Reputation: 483
we know that c inserts the NULL(\0) automatically at the end of an character array.But why it does not insert the NULL character at the end of an Array of pointers to strings.
For Eample: If i write
char name[]={40,20,30,20,22,22,'c','a','b'}
The NULL character will be automatically added. But if i create an array of pointer whose type is Char will not add a null character at the end of array For Example
char *names[]={"aaa","bbb","cccc"}
Upvotes: 1
Views: 189
Reputation: 881113
C does not do that for character arrays (or any other arrays for that matter), it does it for string literals such as "xyzzy"
. The relevant bit of the ISO C standard, C11 6.4.5 String literals /7
:
In translation phase 7, a byte or code of value zero is appended to each multibyte character sequence that results from a string literal or literals. The multibyte character sequence is then used to initialize an array of static storage duration and length just sufficient to contain the sequence.
For character string literals, the array elements have type char, and are initialized with the individual bytes of the multibyte character sequence.
The reason it does this is because it knows you want strings to be null terminated, otherwise they're not actually C strings at all.

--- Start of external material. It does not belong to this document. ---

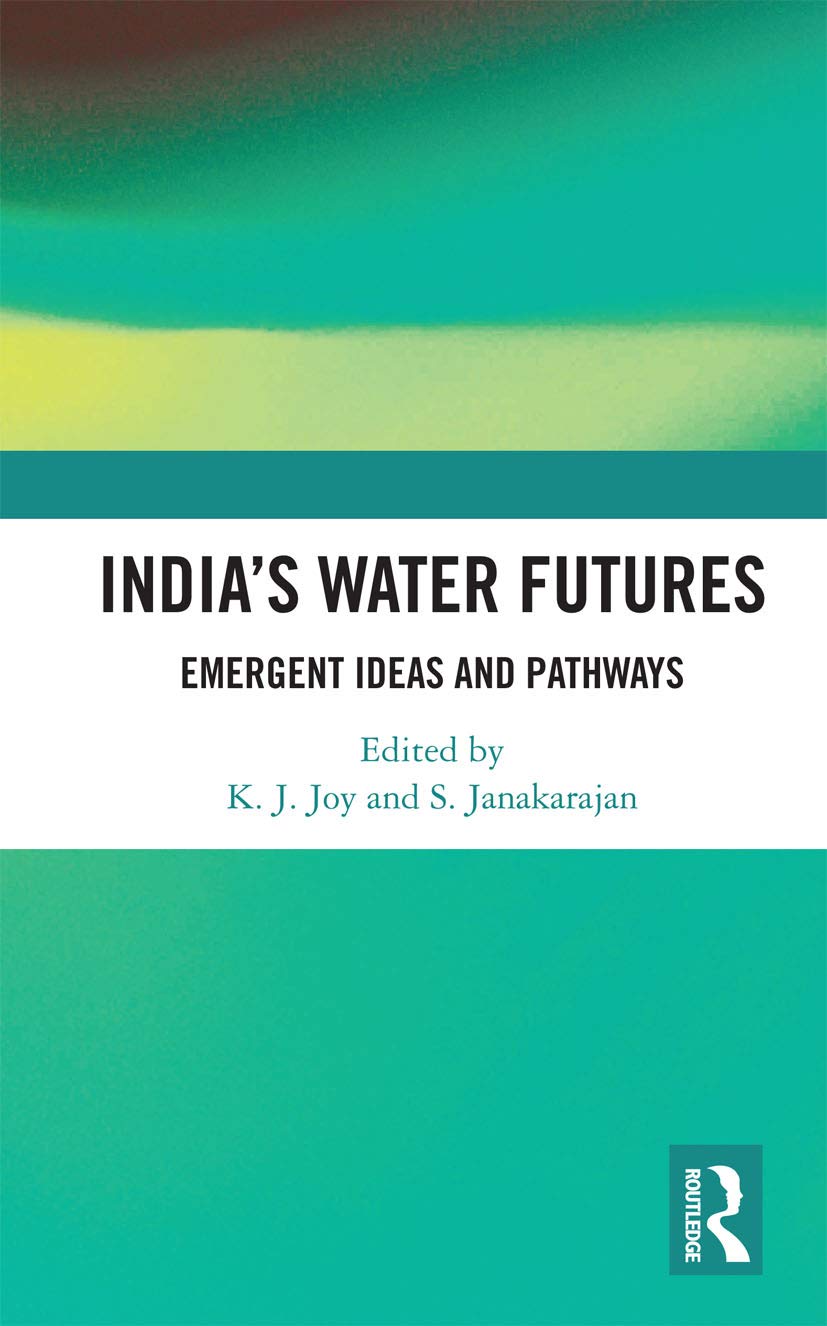 India’s Water Futures: Emergent Ideas and Pathways Social Sciences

If you do happen to find a terminator at the end of your non-string-literal character array name
, it's pure coincidence and relying on it is well into undefined behaviour territory.
Upvotes: 2
Reputation: 206567
Your understanding is not correct. You said,
For Eample: If i write
char name[]={40,20,30,20,22,22,'c','a','b'}
The NULL character will be automatically added.
That is not true.
If you use:
char name[] = "abc";
a terminating null character is added but not in the form you are using.